Due to the fact that the shipping industry has become a very competitive market among ocean carriers, forwarders, and importers and exporters, freight forwarders needed to cover their labor, building, and stationary costs to provide required customer service to customers.
When customers complain about a freight documentation fee, as they want to receive an all-in-one number for ocean freight, I always try to explain the necessity of the fee.
Currently, a freight documentation fee covers the cost that freight forwarders must pay to carriers – between $50 – $100 per Bill of Lading. This charge increases depending on each steamship line, and how you would like to handle the booking stage and Bill of Lading stage with ocean carriers. For example, if you make a manual booking transaction through emails or calls instead of using an online platform, such as the carrier’s website or 3rd-party EDI connections, you will pay higher documentation fees up to $100 per B/L.
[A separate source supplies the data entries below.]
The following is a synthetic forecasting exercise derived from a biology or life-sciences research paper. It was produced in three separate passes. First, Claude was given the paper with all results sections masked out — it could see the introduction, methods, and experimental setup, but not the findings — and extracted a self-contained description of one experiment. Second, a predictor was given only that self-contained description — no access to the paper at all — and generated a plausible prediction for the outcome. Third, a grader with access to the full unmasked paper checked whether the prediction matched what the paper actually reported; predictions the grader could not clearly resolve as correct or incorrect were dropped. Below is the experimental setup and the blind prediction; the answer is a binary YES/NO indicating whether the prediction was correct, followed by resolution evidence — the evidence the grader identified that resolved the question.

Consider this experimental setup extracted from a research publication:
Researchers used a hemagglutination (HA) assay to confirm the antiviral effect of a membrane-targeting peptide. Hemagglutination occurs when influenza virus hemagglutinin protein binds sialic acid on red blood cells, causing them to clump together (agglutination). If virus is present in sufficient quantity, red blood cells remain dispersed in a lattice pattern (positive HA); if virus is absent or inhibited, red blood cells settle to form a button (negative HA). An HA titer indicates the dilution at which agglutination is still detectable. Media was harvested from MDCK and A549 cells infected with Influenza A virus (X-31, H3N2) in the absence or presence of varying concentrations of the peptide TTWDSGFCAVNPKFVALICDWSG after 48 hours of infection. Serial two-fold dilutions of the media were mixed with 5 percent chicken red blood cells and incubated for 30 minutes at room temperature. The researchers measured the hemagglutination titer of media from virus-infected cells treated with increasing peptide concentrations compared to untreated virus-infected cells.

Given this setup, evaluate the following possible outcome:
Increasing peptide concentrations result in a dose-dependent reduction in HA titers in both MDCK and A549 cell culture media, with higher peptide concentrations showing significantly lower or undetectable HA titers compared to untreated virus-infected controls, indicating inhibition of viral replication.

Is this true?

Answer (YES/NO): NO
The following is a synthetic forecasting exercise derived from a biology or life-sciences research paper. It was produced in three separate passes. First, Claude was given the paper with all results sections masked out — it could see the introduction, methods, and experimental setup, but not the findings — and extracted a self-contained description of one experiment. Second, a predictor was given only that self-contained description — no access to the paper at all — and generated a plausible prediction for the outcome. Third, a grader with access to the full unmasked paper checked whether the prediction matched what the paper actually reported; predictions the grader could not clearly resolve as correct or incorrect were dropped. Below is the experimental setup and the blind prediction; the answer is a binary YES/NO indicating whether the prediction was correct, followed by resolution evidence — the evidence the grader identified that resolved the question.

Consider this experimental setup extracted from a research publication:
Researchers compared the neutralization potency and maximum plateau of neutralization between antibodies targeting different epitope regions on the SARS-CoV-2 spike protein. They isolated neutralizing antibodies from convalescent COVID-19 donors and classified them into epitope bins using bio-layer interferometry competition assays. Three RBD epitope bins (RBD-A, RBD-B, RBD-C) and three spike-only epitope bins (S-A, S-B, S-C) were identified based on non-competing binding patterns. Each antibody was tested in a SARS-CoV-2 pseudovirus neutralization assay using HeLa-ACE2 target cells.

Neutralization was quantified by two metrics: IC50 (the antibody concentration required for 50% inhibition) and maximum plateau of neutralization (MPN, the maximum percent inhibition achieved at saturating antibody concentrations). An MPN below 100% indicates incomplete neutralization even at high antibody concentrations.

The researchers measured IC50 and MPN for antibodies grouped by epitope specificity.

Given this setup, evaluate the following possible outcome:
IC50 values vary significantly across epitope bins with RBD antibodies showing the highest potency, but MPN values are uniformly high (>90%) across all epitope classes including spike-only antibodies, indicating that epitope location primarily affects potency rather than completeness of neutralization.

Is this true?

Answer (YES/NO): NO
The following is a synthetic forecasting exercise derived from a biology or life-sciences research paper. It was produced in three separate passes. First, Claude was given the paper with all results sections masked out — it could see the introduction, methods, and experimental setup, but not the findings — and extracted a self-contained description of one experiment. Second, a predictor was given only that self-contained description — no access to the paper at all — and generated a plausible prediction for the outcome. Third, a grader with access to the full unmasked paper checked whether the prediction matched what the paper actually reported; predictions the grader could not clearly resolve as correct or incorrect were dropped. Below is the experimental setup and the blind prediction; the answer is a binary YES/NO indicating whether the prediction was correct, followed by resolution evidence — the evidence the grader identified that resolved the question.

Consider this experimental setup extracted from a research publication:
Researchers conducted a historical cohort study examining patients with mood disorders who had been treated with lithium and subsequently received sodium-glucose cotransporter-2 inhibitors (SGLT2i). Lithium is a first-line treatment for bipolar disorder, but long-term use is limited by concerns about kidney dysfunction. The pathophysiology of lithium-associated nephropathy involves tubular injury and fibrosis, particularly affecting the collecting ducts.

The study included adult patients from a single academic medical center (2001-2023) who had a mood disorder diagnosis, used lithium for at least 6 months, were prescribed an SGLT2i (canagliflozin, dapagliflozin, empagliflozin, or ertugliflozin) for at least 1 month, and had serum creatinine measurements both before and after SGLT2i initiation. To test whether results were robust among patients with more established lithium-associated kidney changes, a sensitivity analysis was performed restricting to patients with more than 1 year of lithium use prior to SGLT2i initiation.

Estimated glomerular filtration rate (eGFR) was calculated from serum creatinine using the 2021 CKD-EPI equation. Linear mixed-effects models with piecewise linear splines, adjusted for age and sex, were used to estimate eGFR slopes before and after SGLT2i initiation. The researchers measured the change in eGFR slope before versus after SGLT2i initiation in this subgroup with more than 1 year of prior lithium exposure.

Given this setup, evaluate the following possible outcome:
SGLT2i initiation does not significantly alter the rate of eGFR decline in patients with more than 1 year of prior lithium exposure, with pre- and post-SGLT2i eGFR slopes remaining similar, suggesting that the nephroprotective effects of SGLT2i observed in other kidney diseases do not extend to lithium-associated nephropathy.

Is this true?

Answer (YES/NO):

Besides booking, during the stage of submitting Bill of Lading instructions to carriers, they even force customers to do everything through automated platforms to cut their labor costs. In my opinion, it is very reasonable for carriers to force forwarders and direct carrier customers to use online platforms to cut carriers’ labor costs, as they invest in technology to improve their website capability to provide more online services.
Customers should compare freight costs as apples-to-apples per container, since documentation fees are per Bill of Lading, while Ocean Freight charges are per container. If you ship five containers, you pay ocean freight charges per container, while only paying a one-time freight documentation fee per Bill of Lading.
Comparing one freight forwarder’s documentation fee with another forwarder’s documentation fee is unfair to freight forwarders, as each one may have different cost calculations in their companies.
You should always choose a freight forwarder based on level of service quality. If you are looking at a $50 – $100 ocean freight rate difference, or freight documentation fee difference between forwarders and carriers, remember that if any issue emerges as a result of bad customer service, your $100 cost savings may cost you 10-20 times more on your final invoice.
If a freight forwarder doesn’t charge you a documentation fee, then please question that forwarder’s customer service and reliability in their service, as their competitors who are charging documentation fees may be hiring higher-quality staff, or well-educated people for their organization to provide you more quality customer service. On the other hand, you value lower costs, and in the big picture, a small charge of a freight documentation fee between $50 – $100 won’t affect overall costs too much.